The Auld study does come out in favour of minimum prices, but in conjunction with a decrease in alcohol excise taxes: it’s then a way of increasing the cost facing heavier drinkers while doing less harm to moderate drinkers if heavier drinkers drink cheaper alcohol. I worry more that the policy does disproportionate harm to moderate-drinking poorer people.

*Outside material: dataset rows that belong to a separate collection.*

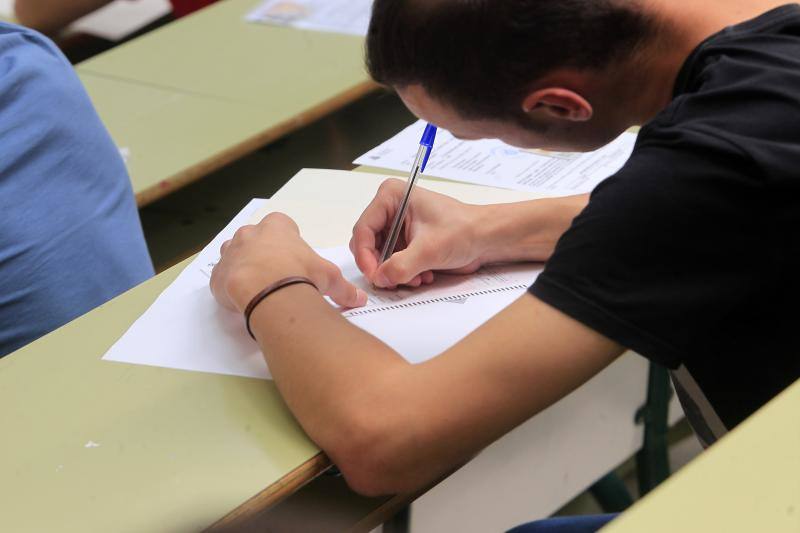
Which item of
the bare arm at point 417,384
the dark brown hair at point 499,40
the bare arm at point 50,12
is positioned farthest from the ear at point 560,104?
the bare arm at point 50,12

I was a bit more surprised to read of the new commissioned BERL report on the health costs of alcohol in Canterbury. Their prior work in the field, a 2009 study that included a measure of costs to the health system among other costs of alcohol, seemed to put a pretty heavy thumb on the scales in estimating the costs borne by the health system. My article in today’s issue of the New Zealand Medical Journal lists a few of those problems [note: link may only be active after lunchtime Friday, sorry]. While alcohol greatly increases the burden of disorders like liver cirrhosis, it also reduces the costs of cardiovascular disease. BERL here replicated work done in Australia by Collins and Lapsley (2008). But where Collins and Lapsley added up all the costs imposed by those disorders where alcohol makes things worse and subtracted from that total all the cost savings from those disorders where alcohol reduces costs, BERL simply erased any beneficial effects of alcohol for disorders including ischaemic heart disease, cholelithiasis, heart failure, stroke and hypertension.

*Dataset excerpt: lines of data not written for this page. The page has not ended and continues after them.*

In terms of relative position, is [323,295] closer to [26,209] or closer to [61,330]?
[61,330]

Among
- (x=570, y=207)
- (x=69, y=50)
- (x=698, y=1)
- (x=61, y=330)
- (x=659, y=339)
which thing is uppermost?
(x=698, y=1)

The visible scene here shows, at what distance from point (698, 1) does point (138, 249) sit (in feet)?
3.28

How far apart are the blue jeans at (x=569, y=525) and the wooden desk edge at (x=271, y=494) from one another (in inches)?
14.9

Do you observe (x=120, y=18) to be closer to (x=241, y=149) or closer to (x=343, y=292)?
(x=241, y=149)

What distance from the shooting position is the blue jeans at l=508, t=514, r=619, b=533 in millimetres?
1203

As I had warned BERL against this kind of method when I served as discussant on their paper at the 2009 New Zealand Economic Association Meetings, I was curious whether they’d revised things. But, the new BERL paper wasn’t available. Two separate stories in the Christchurch Press, with lots of reaction quotes from doctors, were based on a paper that the reporter did not have and was not yet available for public critique. I received the paper Wednesday courtesy of the CDHB. And BERL, at footnote 14, reports they’ve done the same thing again: “The Collins and Lapsley fractions indicate some alcohol use may be beneficial for some conditions. We concentrate on harmful drug use, and assume zero fractions for such conditions.” So their measure of the costs of alcohol to the Canterbury health system relies on an assumption that there can be no health benefits from alcohol – an assumption that runs contrary to the weight of international evidence. Assuming one’s conclusions is hardly proper method.

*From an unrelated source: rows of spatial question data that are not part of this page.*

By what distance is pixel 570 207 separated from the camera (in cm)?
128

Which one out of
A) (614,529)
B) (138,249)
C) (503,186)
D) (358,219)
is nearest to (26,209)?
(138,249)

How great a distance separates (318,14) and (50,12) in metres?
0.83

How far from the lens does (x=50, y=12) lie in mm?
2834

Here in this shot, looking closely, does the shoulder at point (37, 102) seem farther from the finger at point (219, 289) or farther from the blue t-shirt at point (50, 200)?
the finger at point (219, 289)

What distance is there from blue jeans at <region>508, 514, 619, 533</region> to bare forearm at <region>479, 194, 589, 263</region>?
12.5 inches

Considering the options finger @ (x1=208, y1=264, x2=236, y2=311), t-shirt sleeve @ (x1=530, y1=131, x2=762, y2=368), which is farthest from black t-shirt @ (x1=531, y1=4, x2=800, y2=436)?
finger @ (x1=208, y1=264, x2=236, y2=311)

Unfortunately, alcohol policy is one of those areas where a lot of people’s convictions about the right answer put a pretty strong lens on how they assess the literature. How often do you read that problem drinking among 15-24 year olds was no different in 2006/2007 than in 1996/1997 before the change in the alcohol purchase age? Or that per capita alcohol consumption is down substantially since 1991? Or that light drinkers have about a 14% reduction in their chance of dying from any cause than people who never drink,correcting for the host of other health-related behaviours that are usually given as reasons for ignoring the health benefits of moderate drinking?
Be skeptical of the moral crisis around alcohol.